BM : de toute manière, c’est toujours risqué de faire ce genre de films !

Nous : vous êtes vous toujours senti protégé derrière la caméra ?

BM : en tout cas, je n’ai jamais eu peur en filmant. Mais après rétrospectivement, oui, bien sûr. Il y a comme deux mondes quand on filme : celui qui est dans le cadre et celui qui est à côté.

Nous : vous filmez les deux yeux ouverts ?

BM : oui, car il faut voir ce qui se passe, être à l’affût.

Nous : et vous faites des repérages, par exemple dans a luta continua lorsqu’ils sont au supermarché ?

BM : Nous non, Hasdrubal, oui, il est allé faire un tour. Mais sinon jamais, comme au Chili où l’on a filmé dans l’instant, de manière totalement imprévisible.

Nous : qu’est-ce que vous pensez de l’idée que la caméra est une arme ?

BM : à la fois cette phrase m’énerve et en même temps je suis assez d’accord. Il y a un côté agressif dans l’arme que la caméra n’a pas forcément. On peut filmer avec tendresse alors qu’avec un fusil c’est difficile d’être tendre. Et puis c’est surtout le film qu’on utilise comme une arme, et non la caméra.

Nous : et l’on est dans quel temps lorsque l’on filme ? Dans le présent de ce qui se passe dans le cadre ou dans le futur, dans ce que sera le film au final ?

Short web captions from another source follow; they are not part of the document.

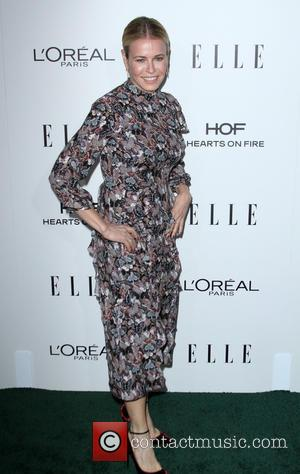 Chelsea Handler at the ELLE Women in Hollywood Awards held at the Four Seasons Hotel, Los Angeles, California, United States...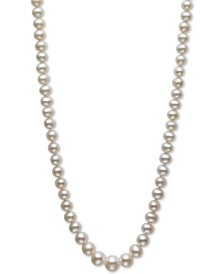 "Belle de Mer Pearl Necklace, 18"" 14k Gold AA Cultured Freshwater Pearl Graduated Strand (6-9.5mm)"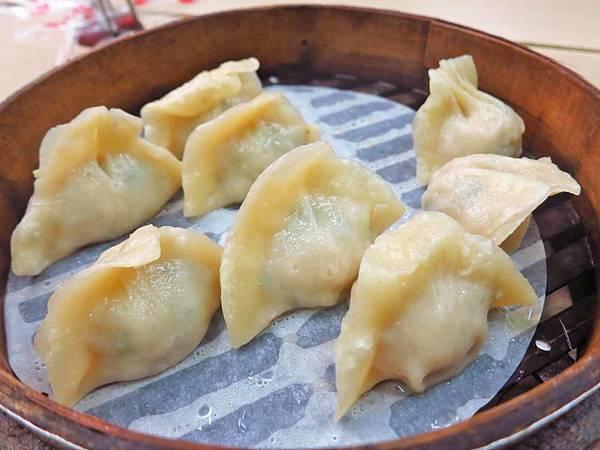 【桃園美食】瑞元麵食-桃園火車站附近便宜又好吃的美食
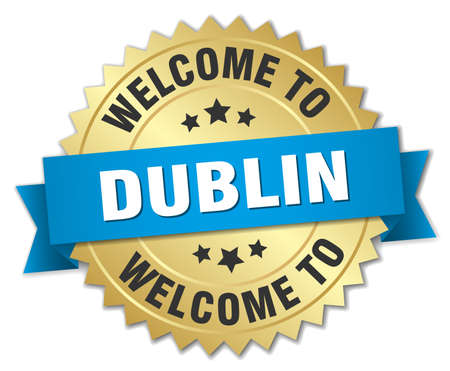 greet: Dublin 3d gold badge with blue ribbon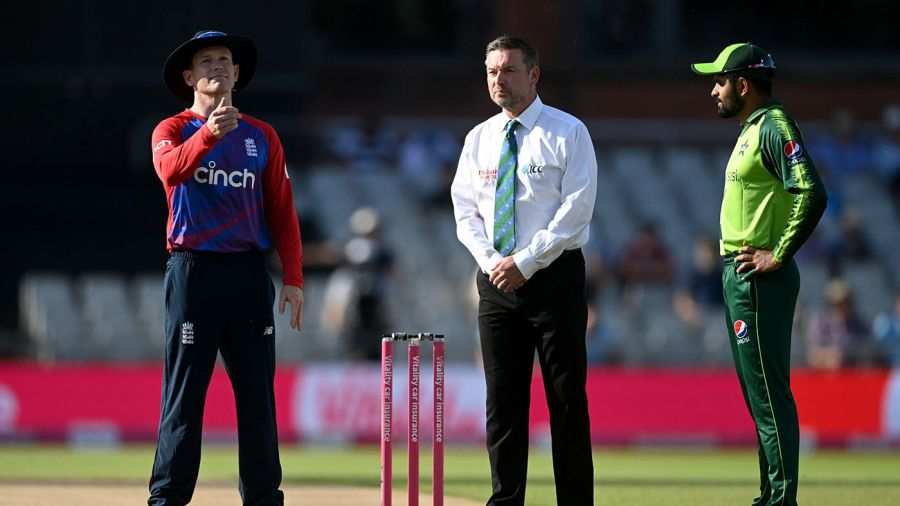 England withdraw from October tours to Pakistan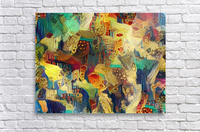 Colorful Abstract Ornament  Acrylic Print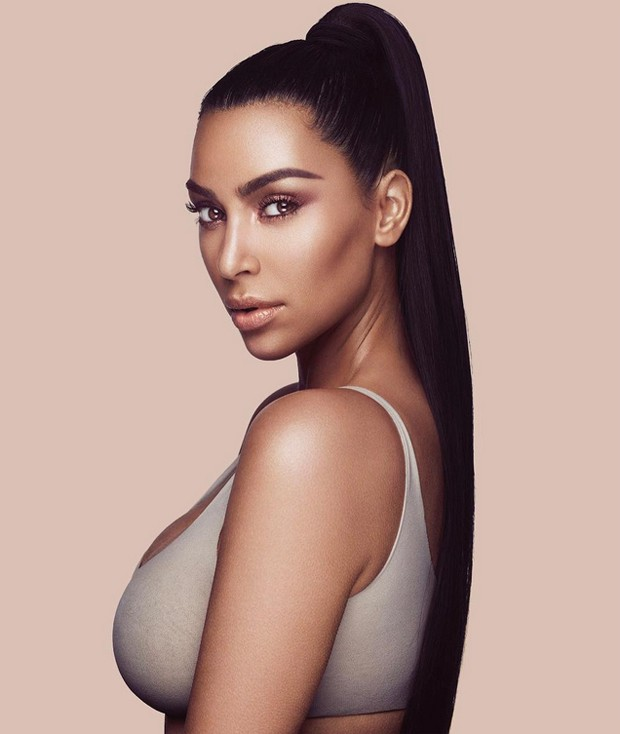 Kim Kardashian ensina como fazer um make nude perfeito (Foto: Reprodução / Instagram)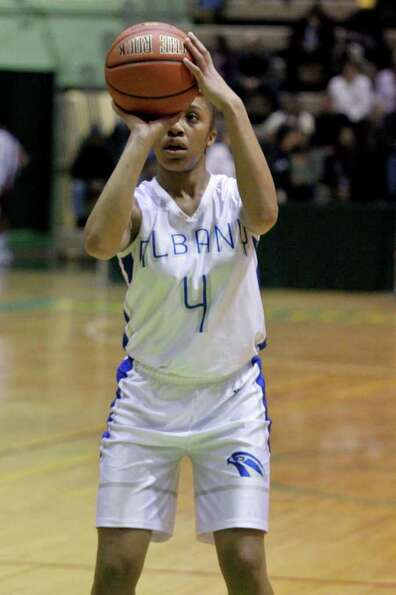 Emia Willingham-Hurst, of the Albany Lady Falcons, prepares to throw a free throw at the Class AA gi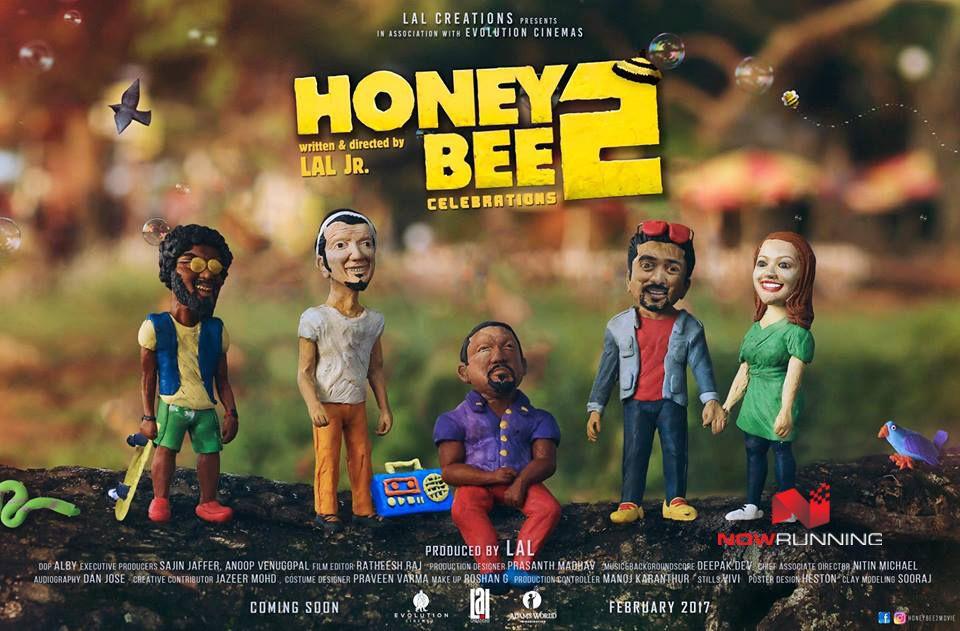 Honey Bee 2 Stills Pictures Honey Bee 2 Honey Bee Bee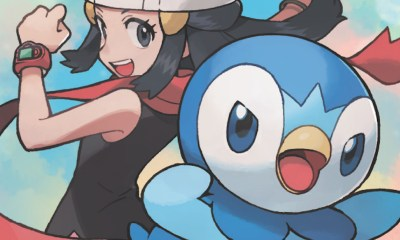 Piplup Pokémon TCG: Sun And Moon - Cosmic Eclipse Screenshot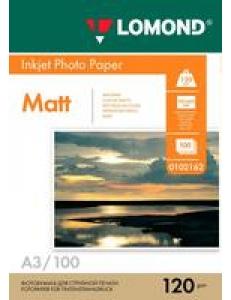 Фотобумага (120г/м2, А3,100л.) матовая 1стор. LOMOND 0102162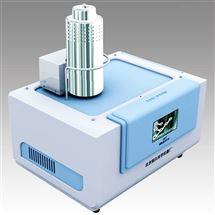 HCT-1/2/3/4微机差热天平(综合热分析)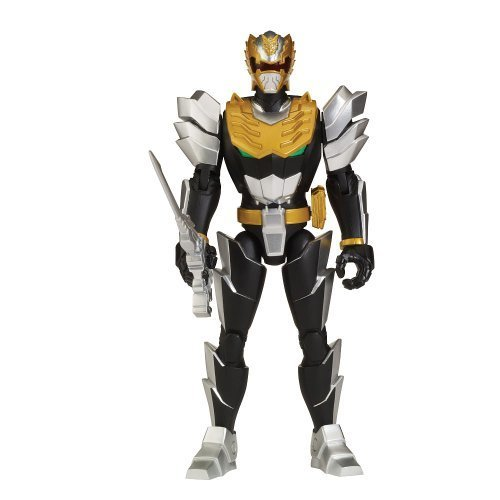 Power Rangers Megaforce Deluxe SFX Robo Knight Power Ranger [Holiday Gifts]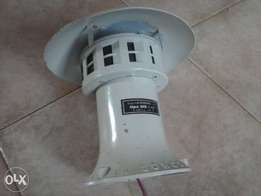 Imported Industrial/Domestic Siren Made in Italy
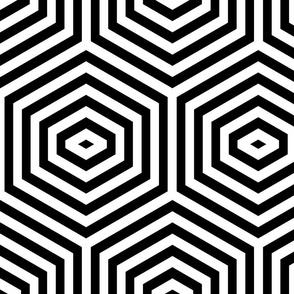 JD_Geometric_Tiiles-0049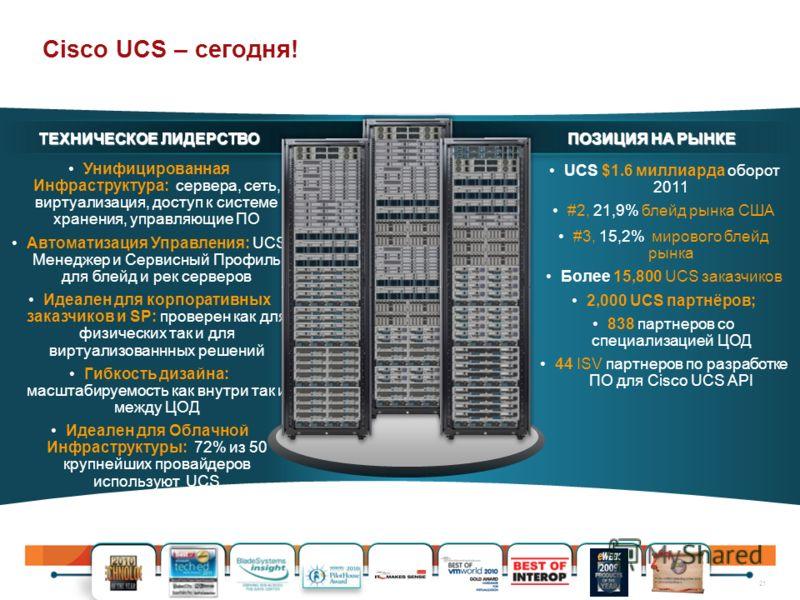 21 Унифицированная Инфраструктура: сервера, сеть, виртуализация, доступ к системе хранения, управляющие ПО Автоматизация Управления: UCS Менеджер и Сервисный Профиль для блейд и рек серверов Идеален для корпоративных заказчиков и SP: проверен как для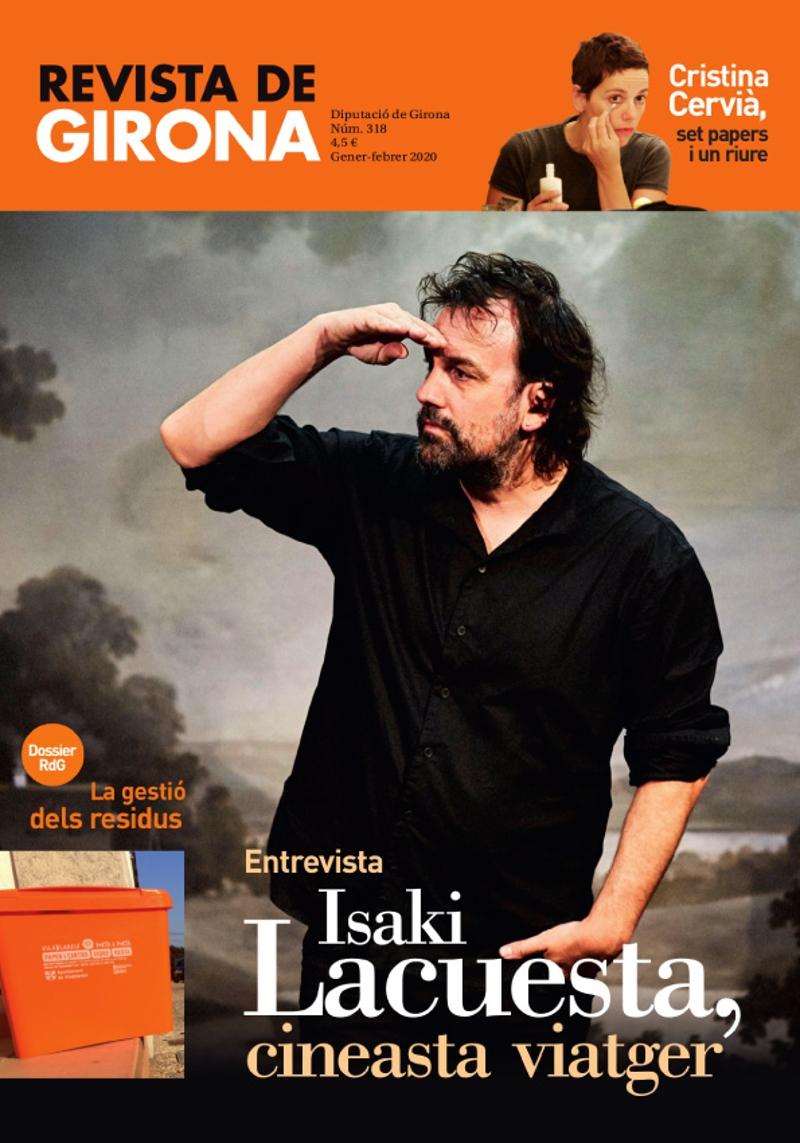Foto : <p>Surt al carrer un nou n&uacute;mero de la <em>Revista de Girona</em>, amb un dossier sobre la gesti&oacute; dels residus</p>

BM : pour le film qu’on a fait au Chili, on est parti le lendemain du coup d’état. On a pris un avion à Buenos Aires pour nous y emmener. J’avais l’idée de ce que je voulais faire au final car, à ce moment- là, on était à Sochaux en train de filmer les ouvriers et je me disais qu’il fallait montrer avec le Chili ce qui aurait pu s’abattre sur nos copains de Sochaux. Mais arrivé là-bas, on était deux, avec Théo (l’ingénieur son) et dès que le couvre-feu était fini, on sortait et on allait au hasard, même si on avait quelques  contacts.

Avec le fric qu’on avait gagné sur avec le sang des autres,  j’ai écrit une lettre en disant qu’on partait avec ce fric-là. On avait le sentiment que l’on continuait le film de Sochaux, que c’était la même chose : la violence impérialiste. Comment les militants populaires en prenaient plein la gueule et comment ils en parlaient, ils voulaient que ça se sache, c’est ce qu’on voulait montrer. D’ailleurs on filmait les gens à visage découvert car ils le voulaient bien. Aujourd’hui, on fait attention pour ne pas être arrêté parce qu’on a été filmé. À l’époque les polices étaient beaucoup moins à l’affût de ce genre de choses. D’ailleurs j’ai vu, il y a quelques jours au cinéma du réel justement, un petit film en Iran fait au téléphone portable par un anonyme, et dans le film, on voit la police qui a un moment dit : « filmez-les, filmez-les bien avec un zoom pour qu’on puisse les reconnaître » en parlant des manifestants.

Mais même si je n’ai jamais peur derrière une caméra, il faut avoir du flair. Je viens de repenser à une anecdote. Une fois, en Afrique, on s’était arrêté en voiture dans un village où les habitants chassaient des rats. Pour les faire sortir, ils ont mis le feu. Mais le feu s’est propagé et leurs cases ont pris feu. J’ai immédiatement compris qu’il fallait arrêter de filmer et partir pour éviter qu’ils nous accusent !

Nous : et l’équivalent de ce que le groupe Medvedkine a fait dans les usines, il serait à trouver où aujourd’hui?

BM : dans les banlieues, je pense. D’ailleurs Jean-Pierre Thorn est en train de tourner dans le 93. Dans les banlieues, bien sûr. Mais il faut savoir ce qu’on peut faire et ne pas faire, et connaître des gens.